Je gaat codes leren maken en leren kraken.

Je bouwt ook een escape room en gaan deze escape room uiteindelijk ook spelen.

Je hebt in ieder geval nodig:

- Werkbladen geheimtaal

- Schaar

Opdracht: sporen

Je gaat van alles  leren over de sporen die je achterlaat op het internet.

Ook speel je met elkaar het stellingenspel.

Wat heb je nodig?
- Werkbladen datasporen
werkbladendatasporen.pdf

- Stellingen kaartjes van je docent

Opdracht :encryptie

Denk je dat het veilig is op het internet, of is het ook echt veilig?
Zijn privé berichten wel echt privé?

Wat heb je nodig?

- Werkbladen encryptie
werkbladenencryptie.pdf

Opdracht: internet

Voor deze les heb je nodig:

- werkbladen internet
werkbladeninternet.pdf

- schaar

- A3 papier

- potlood/stift/ pen

Opdracht: algoritmes

Je gaat leren hoe verschillende slimme programma's zoals navigatie werken.
Bij het maken van deze programma's wordt gebruik gemaakt van algoritmes.

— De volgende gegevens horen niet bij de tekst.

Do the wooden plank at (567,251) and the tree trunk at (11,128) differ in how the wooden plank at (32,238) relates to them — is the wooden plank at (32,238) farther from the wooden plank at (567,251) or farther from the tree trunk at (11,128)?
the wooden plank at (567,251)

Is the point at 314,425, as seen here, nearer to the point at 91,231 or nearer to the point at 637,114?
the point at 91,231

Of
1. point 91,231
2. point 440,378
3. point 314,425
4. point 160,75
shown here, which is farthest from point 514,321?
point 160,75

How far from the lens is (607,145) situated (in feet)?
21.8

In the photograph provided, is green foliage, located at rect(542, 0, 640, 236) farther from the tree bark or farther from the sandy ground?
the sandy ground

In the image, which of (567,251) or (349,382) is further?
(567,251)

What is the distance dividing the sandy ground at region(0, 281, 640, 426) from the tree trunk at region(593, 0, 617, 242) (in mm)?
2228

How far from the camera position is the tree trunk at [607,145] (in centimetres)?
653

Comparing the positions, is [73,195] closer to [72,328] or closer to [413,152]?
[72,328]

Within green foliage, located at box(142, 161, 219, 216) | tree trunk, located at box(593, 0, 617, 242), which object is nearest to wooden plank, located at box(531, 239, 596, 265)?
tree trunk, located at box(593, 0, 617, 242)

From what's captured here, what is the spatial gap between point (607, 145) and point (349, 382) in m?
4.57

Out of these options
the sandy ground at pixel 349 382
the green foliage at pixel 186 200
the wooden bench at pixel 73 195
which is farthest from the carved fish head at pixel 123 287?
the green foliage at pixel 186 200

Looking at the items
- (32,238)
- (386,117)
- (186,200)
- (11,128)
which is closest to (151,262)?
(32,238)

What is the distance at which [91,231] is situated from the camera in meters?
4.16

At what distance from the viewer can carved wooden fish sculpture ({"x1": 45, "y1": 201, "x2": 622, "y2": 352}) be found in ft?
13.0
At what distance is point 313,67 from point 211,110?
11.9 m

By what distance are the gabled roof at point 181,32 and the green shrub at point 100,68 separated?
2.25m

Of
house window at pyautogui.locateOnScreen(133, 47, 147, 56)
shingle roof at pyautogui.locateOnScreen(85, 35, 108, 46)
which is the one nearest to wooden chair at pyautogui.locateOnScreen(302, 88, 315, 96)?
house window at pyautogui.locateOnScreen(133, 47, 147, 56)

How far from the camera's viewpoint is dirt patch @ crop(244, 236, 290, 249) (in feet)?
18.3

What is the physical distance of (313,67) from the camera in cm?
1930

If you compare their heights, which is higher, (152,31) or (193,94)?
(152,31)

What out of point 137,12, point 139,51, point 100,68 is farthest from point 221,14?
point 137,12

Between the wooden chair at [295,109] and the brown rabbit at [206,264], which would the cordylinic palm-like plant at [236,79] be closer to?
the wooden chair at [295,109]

Dit zijn een soort van stappenplannen.

Om te begrijpen hoe ingewikkeld deze algoritmes zijn gaan jullie een zelfrijdende auto ontwerpen.

Wat heb je nodig?

- Werkbladen algoritmes
werkbladenalgoritmes.pdf

Sociale media

Je maakt een aantal opdrachten.
De opdrachten gaan over social media. Wat deel je op social media? Wat is jouw digitale identiteit? Ben je online iemand anders dan offline?
Van deze opdrachten maak je een word document. Deze lever je in bij de docent.
De volgende keer worden de opdrachten nabesproken.

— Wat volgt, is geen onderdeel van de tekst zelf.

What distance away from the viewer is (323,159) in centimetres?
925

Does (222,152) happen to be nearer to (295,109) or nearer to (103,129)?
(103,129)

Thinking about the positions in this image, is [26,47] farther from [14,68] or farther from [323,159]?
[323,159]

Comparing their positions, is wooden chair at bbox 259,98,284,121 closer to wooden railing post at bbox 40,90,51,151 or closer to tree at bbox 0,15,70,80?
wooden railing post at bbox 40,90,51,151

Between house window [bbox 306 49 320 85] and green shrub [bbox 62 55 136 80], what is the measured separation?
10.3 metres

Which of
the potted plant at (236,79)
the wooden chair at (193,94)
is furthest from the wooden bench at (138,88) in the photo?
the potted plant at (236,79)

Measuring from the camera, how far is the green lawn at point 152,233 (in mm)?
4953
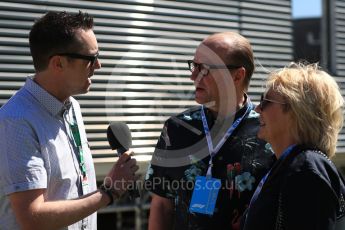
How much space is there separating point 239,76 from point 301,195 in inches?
40.0

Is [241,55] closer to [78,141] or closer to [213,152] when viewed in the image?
[213,152]

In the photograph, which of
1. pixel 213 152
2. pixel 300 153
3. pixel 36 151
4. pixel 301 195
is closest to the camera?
pixel 301 195

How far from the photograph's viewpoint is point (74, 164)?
2562 mm

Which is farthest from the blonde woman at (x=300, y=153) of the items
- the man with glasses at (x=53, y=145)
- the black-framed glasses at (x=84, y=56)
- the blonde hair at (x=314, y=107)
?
the black-framed glasses at (x=84, y=56)

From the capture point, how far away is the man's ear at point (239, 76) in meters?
2.97

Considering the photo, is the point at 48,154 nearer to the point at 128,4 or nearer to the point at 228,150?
the point at 228,150

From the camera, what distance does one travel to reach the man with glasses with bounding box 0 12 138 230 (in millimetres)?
2330

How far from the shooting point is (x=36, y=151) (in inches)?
93.7

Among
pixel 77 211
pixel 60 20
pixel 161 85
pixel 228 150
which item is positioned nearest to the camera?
pixel 77 211

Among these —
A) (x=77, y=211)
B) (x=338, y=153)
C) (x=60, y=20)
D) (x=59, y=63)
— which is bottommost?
(x=338, y=153)

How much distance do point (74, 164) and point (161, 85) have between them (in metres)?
3.07

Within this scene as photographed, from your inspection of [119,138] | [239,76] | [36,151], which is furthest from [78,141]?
[239,76]

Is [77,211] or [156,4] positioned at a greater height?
[156,4]

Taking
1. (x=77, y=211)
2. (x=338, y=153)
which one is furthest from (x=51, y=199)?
(x=338, y=153)
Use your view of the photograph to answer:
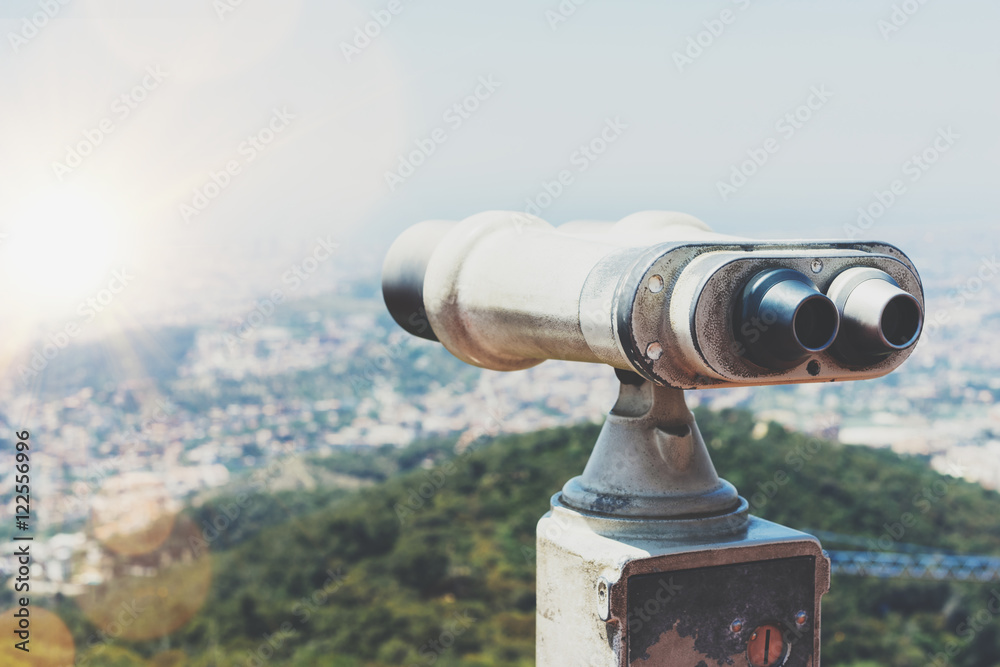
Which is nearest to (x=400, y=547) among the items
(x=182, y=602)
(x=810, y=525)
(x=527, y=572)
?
(x=527, y=572)

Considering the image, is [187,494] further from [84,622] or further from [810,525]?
[810,525]

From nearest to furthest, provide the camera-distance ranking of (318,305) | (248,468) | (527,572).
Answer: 1. (527,572)
2. (248,468)
3. (318,305)

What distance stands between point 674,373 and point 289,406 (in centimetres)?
2637

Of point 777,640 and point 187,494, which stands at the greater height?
point 777,640

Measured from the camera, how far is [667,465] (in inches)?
91.0

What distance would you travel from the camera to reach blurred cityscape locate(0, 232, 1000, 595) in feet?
72.5

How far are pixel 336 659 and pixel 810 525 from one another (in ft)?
32.9

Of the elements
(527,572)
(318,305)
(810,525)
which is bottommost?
(527,572)

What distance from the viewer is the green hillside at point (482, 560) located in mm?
18578

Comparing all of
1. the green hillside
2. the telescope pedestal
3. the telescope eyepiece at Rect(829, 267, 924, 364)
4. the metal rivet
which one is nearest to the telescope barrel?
the telescope eyepiece at Rect(829, 267, 924, 364)

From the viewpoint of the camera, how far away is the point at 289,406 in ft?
90.5

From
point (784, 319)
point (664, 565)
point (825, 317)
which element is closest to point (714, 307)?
point (784, 319)

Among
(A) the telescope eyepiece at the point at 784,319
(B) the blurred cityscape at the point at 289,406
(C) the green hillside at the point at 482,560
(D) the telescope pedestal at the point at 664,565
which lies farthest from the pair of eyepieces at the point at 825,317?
(B) the blurred cityscape at the point at 289,406

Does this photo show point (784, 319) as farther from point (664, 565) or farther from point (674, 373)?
point (664, 565)
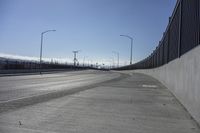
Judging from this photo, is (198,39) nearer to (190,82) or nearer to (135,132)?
(190,82)

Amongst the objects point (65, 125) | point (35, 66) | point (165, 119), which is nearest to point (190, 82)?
point (165, 119)

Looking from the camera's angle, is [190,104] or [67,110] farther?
[67,110]

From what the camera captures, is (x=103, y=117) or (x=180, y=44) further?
(x=180, y=44)

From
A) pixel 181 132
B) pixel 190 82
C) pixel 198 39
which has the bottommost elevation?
pixel 181 132

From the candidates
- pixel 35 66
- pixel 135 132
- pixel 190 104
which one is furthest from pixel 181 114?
pixel 35 66

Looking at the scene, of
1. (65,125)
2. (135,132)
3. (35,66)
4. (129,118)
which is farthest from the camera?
(35,66)

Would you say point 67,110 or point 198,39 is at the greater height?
point 198,39

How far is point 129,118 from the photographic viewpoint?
373 inches

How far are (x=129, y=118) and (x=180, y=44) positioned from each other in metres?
5.45

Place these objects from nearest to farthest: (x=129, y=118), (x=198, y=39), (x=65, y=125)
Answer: (x=65, y=125) < (x=198, y=39) < (x=129, y=118)

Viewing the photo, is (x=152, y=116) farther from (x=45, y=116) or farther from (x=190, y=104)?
(x=45, y=116)

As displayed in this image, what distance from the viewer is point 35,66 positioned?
75.2 m

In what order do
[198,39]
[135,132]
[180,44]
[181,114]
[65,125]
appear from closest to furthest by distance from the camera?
[135,132]
[65,125]
[198,39]
[181,114]
[180,44]

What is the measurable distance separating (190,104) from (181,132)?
196cm
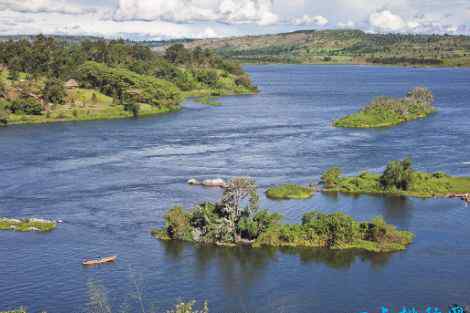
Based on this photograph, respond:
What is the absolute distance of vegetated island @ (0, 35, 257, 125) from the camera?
121 metres

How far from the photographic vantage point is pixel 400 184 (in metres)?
66.8

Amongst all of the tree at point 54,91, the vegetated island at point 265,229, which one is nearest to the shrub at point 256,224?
the vegetated island at point 265,229

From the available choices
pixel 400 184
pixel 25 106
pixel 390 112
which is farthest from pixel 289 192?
pixel 25 106

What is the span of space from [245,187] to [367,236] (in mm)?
10469

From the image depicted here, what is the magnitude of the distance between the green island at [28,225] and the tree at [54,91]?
68.2m

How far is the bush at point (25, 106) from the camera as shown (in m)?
119

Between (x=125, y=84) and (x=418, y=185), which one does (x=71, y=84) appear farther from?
(x=418, y=185)

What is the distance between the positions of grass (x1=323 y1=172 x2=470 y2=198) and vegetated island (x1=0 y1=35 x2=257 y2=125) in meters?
65.7

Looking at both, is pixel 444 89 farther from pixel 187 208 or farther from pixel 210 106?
pixel 187 208

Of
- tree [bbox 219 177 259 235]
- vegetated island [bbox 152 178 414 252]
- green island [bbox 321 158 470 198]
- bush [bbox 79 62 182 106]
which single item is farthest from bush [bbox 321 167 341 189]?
bush [bbox 79 62 182 106]

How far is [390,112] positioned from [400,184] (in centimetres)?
5112

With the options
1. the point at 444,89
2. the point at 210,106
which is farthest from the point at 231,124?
the point at 444,89

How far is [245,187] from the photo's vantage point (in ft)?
174

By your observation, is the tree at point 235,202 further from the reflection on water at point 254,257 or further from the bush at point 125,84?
the bush at point 125,84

Voor je aan de opdrachten gaat beginnen:

  1. open een nieuw word document
  2. sla deze op in je map "mediawijsheid" onder de naam: Klas Achternaam, Voornaam opdrachtsocialmedia
  3. Geef je document de titel: Opdrachten Social Media
  4. Maak de opdracht met een nette opmaak zoals je geleerd hebt.

 

 

Opdracht: sociale media 1

Een profielpagina aanmaken is zo gedaan. Je eigen profiel probeer je vorm te geven door jezelf een nickname te geven, foto's van leuke gebeurtenissen te plaatsen, je favoriete muziek, films en merken in te stellen en eventuele teksten te plaatsen.
Je maakt hierbij al een selectie wat je wel en niet wilt laten zien, je plaatst geen foto van jezelf plaatsen waar je spinazie tussen je tanden hebt zitten. Maar sommige mensen plaatsen zelfs foto's van anderen of bewerken foto's. Zo kan iemand op een foto heel anders lijken dan hij of zij in werkelijkheid is. Media kan dus de identiteit van een persoon vervormen.

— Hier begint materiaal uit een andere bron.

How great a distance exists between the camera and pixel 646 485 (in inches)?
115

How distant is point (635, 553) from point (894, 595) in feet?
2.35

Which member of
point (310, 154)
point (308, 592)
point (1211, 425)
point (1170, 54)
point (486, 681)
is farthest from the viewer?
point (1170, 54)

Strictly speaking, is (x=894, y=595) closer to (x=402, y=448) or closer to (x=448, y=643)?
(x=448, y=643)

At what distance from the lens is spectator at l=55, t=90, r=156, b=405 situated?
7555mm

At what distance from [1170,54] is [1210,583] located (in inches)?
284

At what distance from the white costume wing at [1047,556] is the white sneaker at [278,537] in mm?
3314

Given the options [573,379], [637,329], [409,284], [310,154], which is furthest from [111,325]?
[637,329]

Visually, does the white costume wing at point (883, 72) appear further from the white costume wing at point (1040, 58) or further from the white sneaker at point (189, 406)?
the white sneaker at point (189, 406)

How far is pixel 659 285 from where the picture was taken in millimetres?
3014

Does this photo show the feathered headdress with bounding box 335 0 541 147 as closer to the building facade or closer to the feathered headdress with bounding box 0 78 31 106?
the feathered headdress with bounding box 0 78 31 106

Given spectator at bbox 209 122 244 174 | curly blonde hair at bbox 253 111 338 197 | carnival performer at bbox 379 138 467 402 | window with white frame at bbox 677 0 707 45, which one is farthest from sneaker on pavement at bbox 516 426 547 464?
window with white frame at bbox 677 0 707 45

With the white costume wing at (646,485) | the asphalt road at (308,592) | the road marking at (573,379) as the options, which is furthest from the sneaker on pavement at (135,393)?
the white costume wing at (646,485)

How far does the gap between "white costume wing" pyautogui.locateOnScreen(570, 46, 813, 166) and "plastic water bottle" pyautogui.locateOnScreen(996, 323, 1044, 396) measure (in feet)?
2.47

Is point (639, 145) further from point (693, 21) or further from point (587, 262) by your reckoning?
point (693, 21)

Jij en je klasgenoten hebben vast ook wel een online profiel bij Instagram, Tiktok, Twitter, sayat.me of een andere social media site.
Zoek samen met een klasgenootje op welke informatie je over hem of haar weet te vinden. Probeer elkaar eens te googlen!
Kijk ook eens op www.watchyourspace.nl, www.wieowie.nl  of www.zoekplus.nl.

Als je elkaar gevonden hebt probeer dan zijn of haar site eens te bekijken alsof je elkaar nog nooit hebt ontmoet.
Wat kun jij over je klasgenoot ontdekken als jij hem of haar nog niet kende.
Welk beeld krijg je door zijn of haar profiel.

Schrijf een kort verslagje op waarin je dit beeld samenvat in je aangemaakte word document.

Opdracht: sociale media 2

Je klasgenoot heeft een aantal kernwoorden opgeschreven over jouw profiel. Misschien ben je hier wel van geschrokken of juist niet. Misschien heeft je klasgenoot wel een beeld van je gekregen wat je helemaal niet had verwacht, of die helemaal niet klopt.
Google jezelf eens, en kijk wat er over jou te vinden is. Beantwoord hierover de volgende vragen en noteer dit in je social media document:

  1. Heb je kanten die je liever niet naar buiten brengt via internet, welke kanten zijn dit?
  2. Ben je anders bij vreemden dan bij je vrienden?
  3. Hoe wil dat mensen jou op internet zien?
  4. Is dat eerlijk?
  5. Ben je er wel eens mee bezig dat ook veel onbekenden jou op internet zien?
  6. Hoe kun je daar rekening mee houden?

Opdracht: sociale media 3

Soms zullen onbekenden jouw profiel bekijken. Meestal zal dit onschuldig zijn, maar er gebeuren steeds vaker nare dingen. Zo geven mensen zich uit voor een bekende Nederlander om contact te leggen met mensen. Zijn loverboys steeds vaker op zoek naar nieuwe slachtoffers via internet en wordt er wel bij mensen ingebroken die op facebook zeiden met vakantie te zijn.
Het is dus belangrijk altijd in je achterhoofd te houden dat er mensen op jouw profiel kijken die misschien kwaad in de zin hebben.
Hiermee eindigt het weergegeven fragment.